In Leviticus 19:18, we find, “You must not exact vengeance, nor must you bear a grudge against the children of your people. You must love your neighbor as yourself. I am Yahweh.” (Jerusalem Bible) Jesus, you see, was quoting scripture. Throughout the Old Testament some of the things that upset the prophets the most were not the tiny little sins and indiscretions, it was the treatment of widows and orphans. It was the sacrifice of human lives (which may or may not have included children) and the treatment of the poor and suffering.
Jesus himself tells us that the two most important commandments are to love God and love your neighbor–as yourself. He even says that all the law and the prophets hang on these.
Many will be familiar with pieces at least of I Corinthians 13: “If I have all the eloquence of men or of angels, but speak without love, I am simply a gong booming or a cymbal clashing. … If I give away all that I possess, piece by piece, and if I even let them take my body to burn it, but am without love, it will do me no good whatever.” (Jerusalem Bible)
In the first part of Revelations where Christ addresses the seven churches, His complaint against the church at Ephesus was, “you have less love now than you used to.”

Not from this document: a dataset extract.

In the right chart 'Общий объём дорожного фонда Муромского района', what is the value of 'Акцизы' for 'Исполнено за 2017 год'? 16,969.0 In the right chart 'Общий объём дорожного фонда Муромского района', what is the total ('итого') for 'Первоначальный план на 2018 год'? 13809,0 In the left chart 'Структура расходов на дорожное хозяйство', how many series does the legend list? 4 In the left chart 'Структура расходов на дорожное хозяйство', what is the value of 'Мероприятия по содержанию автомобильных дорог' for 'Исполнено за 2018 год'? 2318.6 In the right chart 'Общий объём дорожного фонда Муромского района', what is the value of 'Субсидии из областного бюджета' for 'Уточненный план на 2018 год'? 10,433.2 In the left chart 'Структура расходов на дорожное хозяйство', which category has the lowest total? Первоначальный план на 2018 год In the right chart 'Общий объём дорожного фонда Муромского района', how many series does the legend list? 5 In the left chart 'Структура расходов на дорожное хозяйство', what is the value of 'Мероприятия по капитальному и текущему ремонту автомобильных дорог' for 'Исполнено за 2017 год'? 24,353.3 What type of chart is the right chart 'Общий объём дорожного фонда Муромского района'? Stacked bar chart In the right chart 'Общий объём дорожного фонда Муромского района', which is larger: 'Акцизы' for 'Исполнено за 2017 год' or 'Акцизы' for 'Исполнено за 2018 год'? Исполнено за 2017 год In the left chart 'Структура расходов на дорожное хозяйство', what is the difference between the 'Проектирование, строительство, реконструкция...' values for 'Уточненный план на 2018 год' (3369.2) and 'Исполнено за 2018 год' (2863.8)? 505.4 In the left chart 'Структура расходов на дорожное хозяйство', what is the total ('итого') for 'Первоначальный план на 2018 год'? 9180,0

Whether or not we come to an understanding of why things happen, whether or not we find in ourselves some faith in some hovering over-protective Sentient Being keeping watch over us, or whether or not we are driven from any faith at all because we cannot tolerate a universe with any Supreme Being that won’t protect us from our own evils great and small; we must love one another. We must find support and concern for each other. We must be the Good Samaritan, the person who shares burdens, the one who answers phones, warms up meals.
There will be a time when we must, as a nation, address the systemic causes of violence in our streets and in our homes. Not just for those who died thinking they were safe in their schools and neighborhoods, but also for those who walk our streets each night not knowing if they will make it home safe just one more time. There will be a time; but first, we must heal. First we must envelop our wounded. Let them learn to breathe again.

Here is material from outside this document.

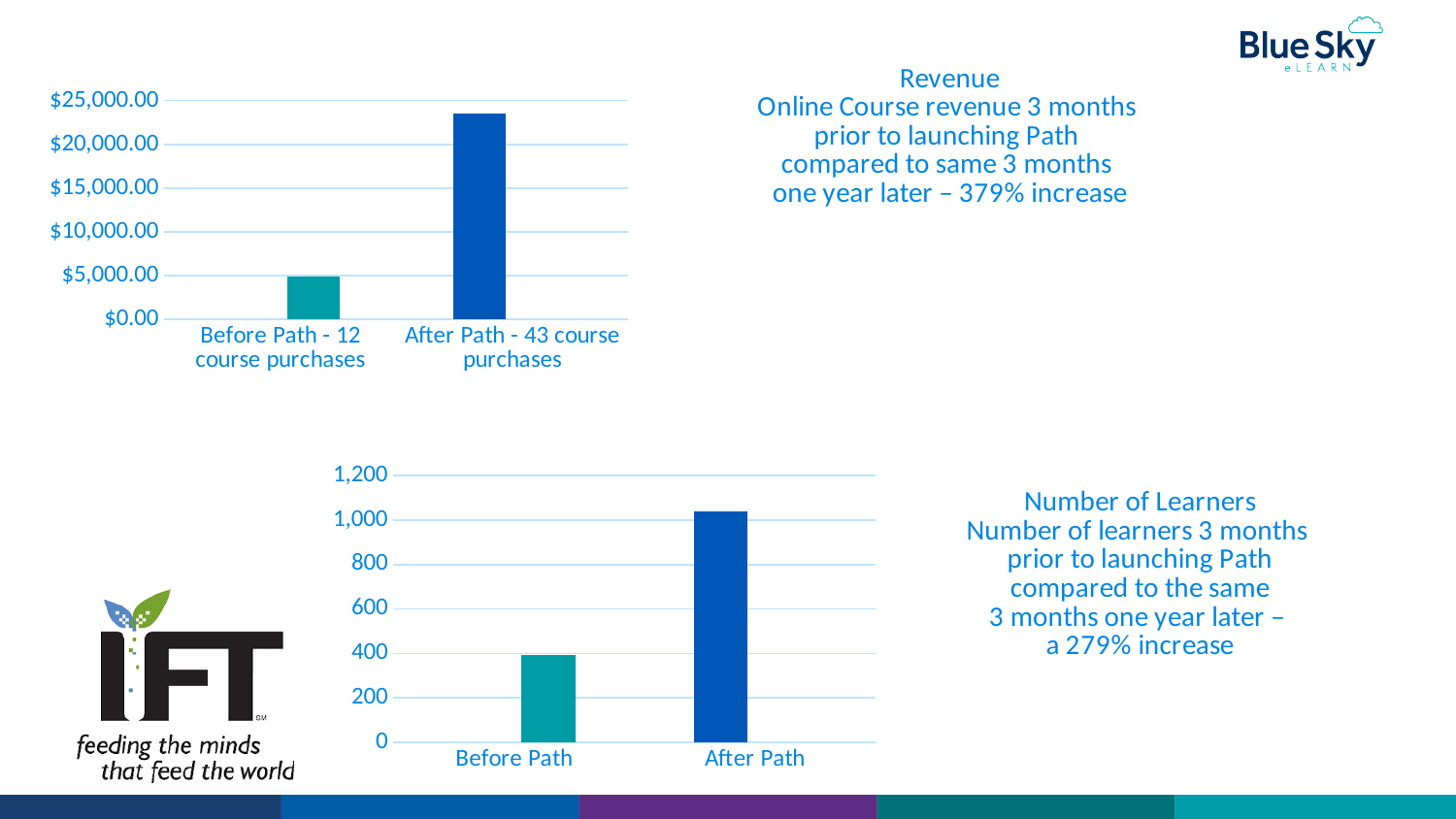
In the Number of Learners chart at the bottom, which category has the higher value? After Path How many categories are shown in the Revenue chart? 2 In the Revenue chart, which category has the higher value? After Path - 43 course purchases In the Number of Learners chart, is the value for After Path greater or less than 800? greater In the Number of Learners chart, is the value for Before Path larger or smaller than the value for After Path? smaller How many categories are shown in the Number of Learners chart? 2 What kind of chart is the Revenue chart at the top of the slide? bar chart According to the text next to the Revenue chart, what percentage increase in revenue is reported? 379% In the Revenue chart, which category has the lower value? Before Path - 12 course purchases In the Number of Learners chart, is the value for Before Path greater or less than 600? less In the Revenue chart, is the value for Before Path greater or less than $10,000.00? less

If you want to make that commitment an active one, I suggest you research benefits for the families. Groups or charities that can be checked out that are helping with expenses suddenly incurred and not expected. This is, evidently, a neighborhood of financial stability. That security can go out the window quickly when you suddenly must pay for plane tickets, funerals, or time off work beyond bereavement leave (usually about 5 days). Some of the families and perhaps some of the remaining students are sure to incur counseling costs. Maybe you can physically travel to the town and protect the families from media and harassment by being part of a human shield. Do something creative, something healing, something that reaches out and touches. First, find peace and learn to breathe again.